**AUSGEWÄHLTER AUSZUG**
•••

Die schönsten Urlaubslieben: Nach drei Tagen unendlich verliebt!
Gitarre am Strand, salzige Küsse und am nächsten Tag ein bisschen Scham. Sechs Autoren erinnern sich an Flirts in den Ferien.
Stella Cadente heißt Sternschnuppe
Der Strand lag ein gutes Stück westlich von Calvi auf Korsika. Da sah ich sie, dunkle Locken, bezauberndes Lachen, sehr weiße Zähne. Sie klimperte auf einer Gitarre herum, das störte mich ein bisschen. Gitarrenspieler an Stränden ziehen zu viele Leute an und sind außerdem sehr mit ihrem Instrument beschäftigt. Aber diese Locken. Es begann zu dämmern, irgendjemand zündete ein Lagerfeuer an. Jetzt saßen eindeutig zu viele Leute hier.
Sie sprach Italienisch, ich verstand kein Wort, trotzdem machte ich mich daran, in ihre Nähe zu rücken. Irgendwann saß ich neben ihr, endlich legte sie die Gitarre weg. Und dann versuchte sie tatsächlich, mir Italienisch beizubringen. „Stella Cadente“ heißt Sternschnuppe und „Via Lattea“ Milchstraße, weiß ich heute noch. Sie hieß Antonella und kam aus Bologna.

•••

Einträge aus einer Sammlung
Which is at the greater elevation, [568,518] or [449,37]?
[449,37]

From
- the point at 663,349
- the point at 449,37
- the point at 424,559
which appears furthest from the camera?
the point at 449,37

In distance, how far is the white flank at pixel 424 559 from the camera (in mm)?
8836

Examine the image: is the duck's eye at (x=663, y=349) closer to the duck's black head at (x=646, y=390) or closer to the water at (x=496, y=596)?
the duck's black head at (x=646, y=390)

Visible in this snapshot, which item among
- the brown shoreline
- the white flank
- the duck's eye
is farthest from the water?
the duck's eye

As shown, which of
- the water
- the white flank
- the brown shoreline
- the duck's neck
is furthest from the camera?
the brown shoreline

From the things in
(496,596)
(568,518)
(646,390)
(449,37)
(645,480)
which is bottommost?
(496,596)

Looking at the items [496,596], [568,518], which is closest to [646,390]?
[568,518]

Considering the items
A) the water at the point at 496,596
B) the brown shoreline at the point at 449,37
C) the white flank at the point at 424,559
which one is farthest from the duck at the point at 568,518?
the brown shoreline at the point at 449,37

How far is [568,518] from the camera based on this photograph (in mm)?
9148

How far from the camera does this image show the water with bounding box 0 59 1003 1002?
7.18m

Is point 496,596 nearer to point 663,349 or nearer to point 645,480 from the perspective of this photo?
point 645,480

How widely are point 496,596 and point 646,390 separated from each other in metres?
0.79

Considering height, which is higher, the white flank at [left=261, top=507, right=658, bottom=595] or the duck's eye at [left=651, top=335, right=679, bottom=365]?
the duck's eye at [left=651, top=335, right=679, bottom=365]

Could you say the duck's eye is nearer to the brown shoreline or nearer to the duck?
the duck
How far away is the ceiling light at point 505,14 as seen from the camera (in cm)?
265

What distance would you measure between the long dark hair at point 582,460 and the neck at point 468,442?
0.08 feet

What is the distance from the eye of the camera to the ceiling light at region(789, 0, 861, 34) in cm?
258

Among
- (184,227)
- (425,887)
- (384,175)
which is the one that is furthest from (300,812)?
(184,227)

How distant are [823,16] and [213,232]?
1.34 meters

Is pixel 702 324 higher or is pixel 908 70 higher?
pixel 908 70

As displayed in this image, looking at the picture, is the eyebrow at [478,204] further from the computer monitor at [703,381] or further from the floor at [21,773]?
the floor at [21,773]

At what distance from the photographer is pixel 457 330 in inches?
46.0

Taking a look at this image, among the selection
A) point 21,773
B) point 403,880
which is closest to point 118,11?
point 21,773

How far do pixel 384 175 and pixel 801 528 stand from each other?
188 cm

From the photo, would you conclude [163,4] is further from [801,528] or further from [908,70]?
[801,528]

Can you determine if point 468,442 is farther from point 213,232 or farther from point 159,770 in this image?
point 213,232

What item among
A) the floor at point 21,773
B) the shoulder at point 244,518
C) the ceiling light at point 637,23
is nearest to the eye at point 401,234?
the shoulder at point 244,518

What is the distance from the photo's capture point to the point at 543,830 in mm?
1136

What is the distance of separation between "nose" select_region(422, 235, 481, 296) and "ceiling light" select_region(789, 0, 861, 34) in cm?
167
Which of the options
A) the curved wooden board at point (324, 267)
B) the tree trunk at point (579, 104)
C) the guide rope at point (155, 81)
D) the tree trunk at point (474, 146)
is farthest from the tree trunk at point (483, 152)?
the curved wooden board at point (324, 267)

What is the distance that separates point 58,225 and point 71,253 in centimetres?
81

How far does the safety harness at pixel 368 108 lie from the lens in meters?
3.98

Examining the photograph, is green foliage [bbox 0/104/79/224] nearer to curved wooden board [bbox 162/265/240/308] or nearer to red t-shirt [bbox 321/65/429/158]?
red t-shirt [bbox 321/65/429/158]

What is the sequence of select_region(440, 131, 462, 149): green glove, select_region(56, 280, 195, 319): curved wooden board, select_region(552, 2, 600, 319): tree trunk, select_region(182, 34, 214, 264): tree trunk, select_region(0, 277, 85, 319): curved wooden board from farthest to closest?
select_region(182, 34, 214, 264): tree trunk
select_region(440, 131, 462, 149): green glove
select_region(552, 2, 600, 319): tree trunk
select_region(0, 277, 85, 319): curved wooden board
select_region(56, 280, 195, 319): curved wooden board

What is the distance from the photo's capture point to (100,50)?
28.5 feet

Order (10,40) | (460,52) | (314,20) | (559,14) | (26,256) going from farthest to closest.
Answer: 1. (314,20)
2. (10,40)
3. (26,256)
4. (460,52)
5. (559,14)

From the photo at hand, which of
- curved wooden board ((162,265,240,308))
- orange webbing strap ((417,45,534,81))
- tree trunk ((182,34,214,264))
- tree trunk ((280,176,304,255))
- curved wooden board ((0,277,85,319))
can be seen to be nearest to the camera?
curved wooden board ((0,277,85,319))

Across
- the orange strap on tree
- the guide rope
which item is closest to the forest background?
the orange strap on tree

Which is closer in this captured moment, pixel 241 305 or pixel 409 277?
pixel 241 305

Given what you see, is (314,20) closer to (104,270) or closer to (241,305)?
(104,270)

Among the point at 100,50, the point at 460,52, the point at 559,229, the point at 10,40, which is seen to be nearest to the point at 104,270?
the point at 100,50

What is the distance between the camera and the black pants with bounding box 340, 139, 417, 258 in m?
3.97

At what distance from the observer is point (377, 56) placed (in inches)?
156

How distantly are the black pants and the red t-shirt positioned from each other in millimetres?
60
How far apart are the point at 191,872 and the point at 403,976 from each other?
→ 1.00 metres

•••

**ZU ERLEDIGENDE AUFGABEN**
1. Ermittle in den Einträgen jede Zeile, in der die Zeichenfolge „orange“ vorkommt, und schreibe diese Zeilen unverändert ab.
2. Knüpfe an den Text über Urlaubslieben an und führe ihn nach seinem letzten Satz weiter.
Die Einträge stehen in keinem Zusammenhang mit dem Text über Urlaubslieben.

**DIE ANTWORTEN**
1.
- orange webbing strap ((417,45,534,81))
- the orange strap on tree
the orange strap on tree

2.
Wir erzählten uns in seltsamem Englisch seltsame Geschichten, ich rückte noch ein bisschen näher. Plötzlich tauchten zwei junge Männer auf. Einer war ihr Bruder, keine Ahnung, wer der andere war. Sie sprachen sehr schnell, es kamen weder die Worte „Milchstraße“ noch „Sternschnuppe“ vor, weshalb ich kaum etwas verstand. Sie ging mit den beiden zurück zum Zeltplatz, ihre Schritte verloren sich im knirschenden Sand. Sand mag ich eigentlich auch nicht.
Am nächsten Morgen war ihr Zelt weg. Ich hatte ein bisschen die Urlaubslust verloren, ein paar Tage lang, bis ich Antonella vor einem Waschhaus auf einem Campingplatz im Landesinneren wiedersah. Wir kamen noch dazu, Adressen auszutauschen, schon waren die Jungs erneut zur Stelle.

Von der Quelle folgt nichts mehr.